__任务要求__:
请根据下方文本回答以下问题,每题一行,并用相同的标号标注答案:
(a) 重组蛋白8×rAlloferon-1-EK的产量约占细菌总蛋白的多少?
(b) 检测rAlloferon-1-EK体外抑制肿瘤细胞增殖作用采用的是什么方法?
(c) 四种肽在什么剂量范围内对KB、SGC和HL-60肿瘤细胞均有明显抑制效果?

抗菌肽Alloferon-1串联式重组表达及其表达产物体外抗肿瘤活性的研究

Serial recombinant expression and activity against tumor cells in vitro of antibacterial peptide Alloferon-1

目的:构建串联式表达Alloferon-1的原核重组表达系统,检测合成及重组表达的Alloferon-1体外抗肿瘤细胞活性。方法:采用连接引物PCR法,构建含6×His-EK-8×Alloferon-1-EK-6×His序列的人工融合基因;采用常规分子生物学方法克隆并构建该人工融合基因及其原核表达系统;采用SDS-PAGE和BioRad凝胶图象分析系统了解目的重组产物8×rAlloferon-1-EK表达情况和产量;采用Ni-NTA亲和层析及EK酶切和Sephadex G-50层析法提纯8×rAlloferon-1-EK及rAlloferon-1-EK;采用MTT法检测rAlloferon-1-EK体外抑制KB、SGC和HL-60肿瘤细胞增殖的作用,并与直接合成的Alloferon-1(sAlloferon-1)和Alloferon-1-EK(sAlloferon-1-EK)的抗肿瘤作用比较。结果:获得了序列正确的目的人工融合基因克隆及其原核表达系统pET42a-8×rAlloferon-1-EK-E.coliBLDE3。在IPTG诱导下,该原核重组表达系统可表达串联式目的重组蛋白8×rAlloferon-1-EK,其产量约为细菌总蛋白的30%。Ni-NTA和Sephadex G-50层析后,可分别获得8×rAlloferon-1-EK和rAlloferon-1-EK。在25~100μg/ml剂量范围内,sAlloferon-1、sAlloferon-1-EK和rAlloferon-1、rAlloferon-1-EK均有明显抑制KB、SGC和HL-60肿瘤细胞生长及增殖的效果(P<0.01),且四者抑制作用无明显差异(P>0.05)。结论:本研究成功构建了串联表达rAlloferon-1的原核表达系统,其表达产物具有与合成的Alloferon-1和Alloferon-1-EK相似的体外抗肿瘤细胞活性。

(存储数据)
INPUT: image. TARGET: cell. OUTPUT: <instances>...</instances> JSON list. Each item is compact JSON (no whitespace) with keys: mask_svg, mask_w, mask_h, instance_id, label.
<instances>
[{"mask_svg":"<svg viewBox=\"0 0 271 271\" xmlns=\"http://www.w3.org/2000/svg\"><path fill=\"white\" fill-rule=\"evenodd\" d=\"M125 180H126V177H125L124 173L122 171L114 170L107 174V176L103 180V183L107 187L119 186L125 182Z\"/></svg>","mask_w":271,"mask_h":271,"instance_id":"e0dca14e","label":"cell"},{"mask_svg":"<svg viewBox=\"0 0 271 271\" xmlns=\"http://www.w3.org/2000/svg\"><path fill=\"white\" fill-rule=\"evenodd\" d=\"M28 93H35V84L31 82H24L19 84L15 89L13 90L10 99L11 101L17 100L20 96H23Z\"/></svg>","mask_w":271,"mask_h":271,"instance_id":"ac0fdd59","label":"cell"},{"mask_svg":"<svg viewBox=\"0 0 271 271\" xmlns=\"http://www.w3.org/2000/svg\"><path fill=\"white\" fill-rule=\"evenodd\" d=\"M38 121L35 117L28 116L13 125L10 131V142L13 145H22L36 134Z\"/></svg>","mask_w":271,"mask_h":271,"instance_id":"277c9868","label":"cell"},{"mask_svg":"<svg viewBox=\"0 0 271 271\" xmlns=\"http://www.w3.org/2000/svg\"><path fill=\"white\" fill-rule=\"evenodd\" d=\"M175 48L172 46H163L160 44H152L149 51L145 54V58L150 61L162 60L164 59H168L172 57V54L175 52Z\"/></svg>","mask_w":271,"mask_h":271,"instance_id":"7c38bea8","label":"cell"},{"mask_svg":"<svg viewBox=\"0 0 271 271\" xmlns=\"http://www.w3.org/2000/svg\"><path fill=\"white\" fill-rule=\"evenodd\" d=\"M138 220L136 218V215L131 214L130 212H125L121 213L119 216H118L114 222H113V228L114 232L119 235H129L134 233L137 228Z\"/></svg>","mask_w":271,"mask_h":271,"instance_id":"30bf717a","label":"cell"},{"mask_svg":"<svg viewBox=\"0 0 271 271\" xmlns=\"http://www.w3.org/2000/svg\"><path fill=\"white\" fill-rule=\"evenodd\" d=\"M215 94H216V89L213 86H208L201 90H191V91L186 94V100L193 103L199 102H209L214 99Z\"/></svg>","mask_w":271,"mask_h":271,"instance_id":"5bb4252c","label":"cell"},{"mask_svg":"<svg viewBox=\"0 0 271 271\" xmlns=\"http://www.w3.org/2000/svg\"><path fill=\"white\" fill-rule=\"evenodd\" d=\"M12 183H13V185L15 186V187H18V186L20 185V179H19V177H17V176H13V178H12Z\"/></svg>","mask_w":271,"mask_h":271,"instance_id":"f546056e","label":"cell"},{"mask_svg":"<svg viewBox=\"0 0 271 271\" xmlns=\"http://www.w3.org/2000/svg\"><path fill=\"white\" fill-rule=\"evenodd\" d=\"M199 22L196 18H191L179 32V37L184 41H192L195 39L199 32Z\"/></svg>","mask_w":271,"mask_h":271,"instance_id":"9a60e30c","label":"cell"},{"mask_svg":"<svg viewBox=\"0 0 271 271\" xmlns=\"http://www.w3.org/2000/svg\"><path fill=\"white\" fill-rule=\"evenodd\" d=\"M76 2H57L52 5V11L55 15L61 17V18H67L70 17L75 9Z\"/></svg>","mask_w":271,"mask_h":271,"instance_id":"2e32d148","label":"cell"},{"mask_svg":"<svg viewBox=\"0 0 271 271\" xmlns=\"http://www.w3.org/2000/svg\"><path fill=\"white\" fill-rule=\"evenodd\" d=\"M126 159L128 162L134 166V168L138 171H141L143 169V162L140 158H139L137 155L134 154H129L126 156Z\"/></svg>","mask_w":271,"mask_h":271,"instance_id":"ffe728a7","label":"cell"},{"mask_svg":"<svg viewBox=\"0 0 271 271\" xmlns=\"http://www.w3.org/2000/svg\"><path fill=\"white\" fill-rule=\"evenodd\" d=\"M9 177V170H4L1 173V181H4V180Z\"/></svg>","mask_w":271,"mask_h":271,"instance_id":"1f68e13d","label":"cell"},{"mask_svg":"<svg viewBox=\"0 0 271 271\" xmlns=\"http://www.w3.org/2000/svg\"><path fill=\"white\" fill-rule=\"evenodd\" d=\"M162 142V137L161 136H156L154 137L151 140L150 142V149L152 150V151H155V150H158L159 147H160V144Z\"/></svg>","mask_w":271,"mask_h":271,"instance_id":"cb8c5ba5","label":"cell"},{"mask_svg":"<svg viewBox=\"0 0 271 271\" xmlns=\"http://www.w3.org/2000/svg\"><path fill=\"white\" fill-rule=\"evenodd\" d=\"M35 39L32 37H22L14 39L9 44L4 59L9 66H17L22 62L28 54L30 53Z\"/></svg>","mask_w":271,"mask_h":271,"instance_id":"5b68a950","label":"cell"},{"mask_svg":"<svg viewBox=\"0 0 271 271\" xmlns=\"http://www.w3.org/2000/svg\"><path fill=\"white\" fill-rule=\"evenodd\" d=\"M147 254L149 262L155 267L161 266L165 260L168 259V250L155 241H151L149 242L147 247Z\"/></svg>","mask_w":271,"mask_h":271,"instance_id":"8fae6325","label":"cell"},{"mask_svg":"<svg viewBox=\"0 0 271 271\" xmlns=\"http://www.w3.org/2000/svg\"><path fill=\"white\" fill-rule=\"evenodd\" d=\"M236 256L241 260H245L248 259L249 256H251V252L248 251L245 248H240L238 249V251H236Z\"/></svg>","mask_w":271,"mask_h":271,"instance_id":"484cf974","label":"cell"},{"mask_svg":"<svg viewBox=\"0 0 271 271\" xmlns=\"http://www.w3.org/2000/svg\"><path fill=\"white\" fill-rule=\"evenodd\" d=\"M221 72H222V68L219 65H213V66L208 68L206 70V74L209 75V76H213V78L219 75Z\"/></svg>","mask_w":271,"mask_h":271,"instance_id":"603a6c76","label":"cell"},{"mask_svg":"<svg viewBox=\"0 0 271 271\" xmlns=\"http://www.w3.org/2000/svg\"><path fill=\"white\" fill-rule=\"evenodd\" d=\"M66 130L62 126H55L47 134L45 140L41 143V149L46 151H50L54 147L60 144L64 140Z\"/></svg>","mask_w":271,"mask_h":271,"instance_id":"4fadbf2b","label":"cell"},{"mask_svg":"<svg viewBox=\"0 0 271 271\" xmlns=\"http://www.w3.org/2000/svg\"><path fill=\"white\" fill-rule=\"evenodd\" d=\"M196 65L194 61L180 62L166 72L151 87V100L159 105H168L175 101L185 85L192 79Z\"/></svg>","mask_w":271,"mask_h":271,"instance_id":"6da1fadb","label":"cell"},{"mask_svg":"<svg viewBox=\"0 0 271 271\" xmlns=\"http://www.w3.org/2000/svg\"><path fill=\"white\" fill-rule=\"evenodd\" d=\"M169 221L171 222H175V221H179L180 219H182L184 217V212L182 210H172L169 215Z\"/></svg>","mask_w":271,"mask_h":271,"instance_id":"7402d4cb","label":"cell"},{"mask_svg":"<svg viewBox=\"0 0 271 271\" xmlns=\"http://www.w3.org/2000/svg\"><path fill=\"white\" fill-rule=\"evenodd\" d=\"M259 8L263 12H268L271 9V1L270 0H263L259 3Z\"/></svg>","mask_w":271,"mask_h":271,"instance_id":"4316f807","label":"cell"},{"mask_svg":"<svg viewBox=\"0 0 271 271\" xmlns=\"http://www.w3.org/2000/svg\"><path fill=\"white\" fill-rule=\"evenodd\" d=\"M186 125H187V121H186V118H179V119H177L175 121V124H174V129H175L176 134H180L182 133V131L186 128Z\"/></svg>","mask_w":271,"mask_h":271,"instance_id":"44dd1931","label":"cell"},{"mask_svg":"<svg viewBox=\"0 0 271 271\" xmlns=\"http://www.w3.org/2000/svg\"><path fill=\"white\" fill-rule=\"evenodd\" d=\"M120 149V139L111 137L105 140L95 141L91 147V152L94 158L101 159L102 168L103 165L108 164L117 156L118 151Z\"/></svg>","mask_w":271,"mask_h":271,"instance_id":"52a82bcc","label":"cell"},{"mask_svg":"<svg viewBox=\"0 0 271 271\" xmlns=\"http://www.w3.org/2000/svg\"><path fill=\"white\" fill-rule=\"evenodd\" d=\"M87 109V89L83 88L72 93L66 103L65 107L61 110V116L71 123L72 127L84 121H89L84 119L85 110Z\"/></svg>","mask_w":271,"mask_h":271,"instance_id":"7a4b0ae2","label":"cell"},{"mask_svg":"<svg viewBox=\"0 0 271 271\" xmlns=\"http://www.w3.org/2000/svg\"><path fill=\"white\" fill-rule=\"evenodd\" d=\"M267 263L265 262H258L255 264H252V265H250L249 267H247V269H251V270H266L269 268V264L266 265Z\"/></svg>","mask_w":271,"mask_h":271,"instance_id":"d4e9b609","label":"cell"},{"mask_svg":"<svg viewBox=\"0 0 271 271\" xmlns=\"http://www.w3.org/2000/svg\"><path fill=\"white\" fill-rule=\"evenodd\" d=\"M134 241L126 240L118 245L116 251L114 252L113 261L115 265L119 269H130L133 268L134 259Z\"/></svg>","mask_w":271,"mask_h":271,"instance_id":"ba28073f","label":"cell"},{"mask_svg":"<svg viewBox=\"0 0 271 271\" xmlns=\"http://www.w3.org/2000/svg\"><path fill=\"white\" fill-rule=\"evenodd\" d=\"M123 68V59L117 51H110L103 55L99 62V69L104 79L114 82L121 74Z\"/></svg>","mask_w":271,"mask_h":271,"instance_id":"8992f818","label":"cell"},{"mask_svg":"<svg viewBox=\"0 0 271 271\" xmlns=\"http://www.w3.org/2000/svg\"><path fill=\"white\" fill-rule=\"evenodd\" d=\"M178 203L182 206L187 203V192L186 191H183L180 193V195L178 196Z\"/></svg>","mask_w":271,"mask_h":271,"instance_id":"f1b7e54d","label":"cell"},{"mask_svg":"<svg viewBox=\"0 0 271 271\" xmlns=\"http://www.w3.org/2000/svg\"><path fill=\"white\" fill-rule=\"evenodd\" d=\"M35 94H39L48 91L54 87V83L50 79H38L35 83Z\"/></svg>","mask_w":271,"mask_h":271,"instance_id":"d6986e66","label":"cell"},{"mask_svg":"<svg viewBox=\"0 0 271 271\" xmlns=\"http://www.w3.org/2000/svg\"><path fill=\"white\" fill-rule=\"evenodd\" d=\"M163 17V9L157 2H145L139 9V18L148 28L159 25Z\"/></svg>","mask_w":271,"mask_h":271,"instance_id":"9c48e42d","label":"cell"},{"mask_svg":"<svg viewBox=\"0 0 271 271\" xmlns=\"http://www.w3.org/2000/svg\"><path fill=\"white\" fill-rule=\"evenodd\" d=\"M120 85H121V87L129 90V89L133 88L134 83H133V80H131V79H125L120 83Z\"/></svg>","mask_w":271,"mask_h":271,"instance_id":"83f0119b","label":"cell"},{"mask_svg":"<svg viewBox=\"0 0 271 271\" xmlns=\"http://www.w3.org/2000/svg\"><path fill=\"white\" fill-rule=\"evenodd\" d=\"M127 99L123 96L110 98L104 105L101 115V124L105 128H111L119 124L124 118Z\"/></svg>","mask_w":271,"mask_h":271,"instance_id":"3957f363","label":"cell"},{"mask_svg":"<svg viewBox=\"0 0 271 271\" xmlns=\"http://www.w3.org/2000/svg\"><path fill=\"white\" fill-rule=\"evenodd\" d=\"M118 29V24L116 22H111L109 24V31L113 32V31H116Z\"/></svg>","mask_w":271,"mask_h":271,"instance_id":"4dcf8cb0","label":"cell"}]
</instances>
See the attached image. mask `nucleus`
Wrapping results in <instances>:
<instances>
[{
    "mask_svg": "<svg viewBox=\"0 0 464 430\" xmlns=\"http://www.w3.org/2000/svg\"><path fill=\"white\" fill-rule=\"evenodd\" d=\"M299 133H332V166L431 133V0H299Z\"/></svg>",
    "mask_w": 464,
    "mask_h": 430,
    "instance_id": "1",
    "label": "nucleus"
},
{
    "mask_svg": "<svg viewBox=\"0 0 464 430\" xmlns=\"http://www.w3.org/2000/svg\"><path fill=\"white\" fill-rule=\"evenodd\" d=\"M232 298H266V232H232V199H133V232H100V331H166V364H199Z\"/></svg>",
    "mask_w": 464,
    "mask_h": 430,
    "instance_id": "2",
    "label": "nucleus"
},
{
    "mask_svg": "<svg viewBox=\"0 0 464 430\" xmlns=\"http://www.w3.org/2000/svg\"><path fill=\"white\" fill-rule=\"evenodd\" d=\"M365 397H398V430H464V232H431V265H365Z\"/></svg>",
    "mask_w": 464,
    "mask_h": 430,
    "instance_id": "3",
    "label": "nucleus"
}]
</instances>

__任务答案__:
(a) 约30%
(b) MTT法
(c) 25~100μg/ml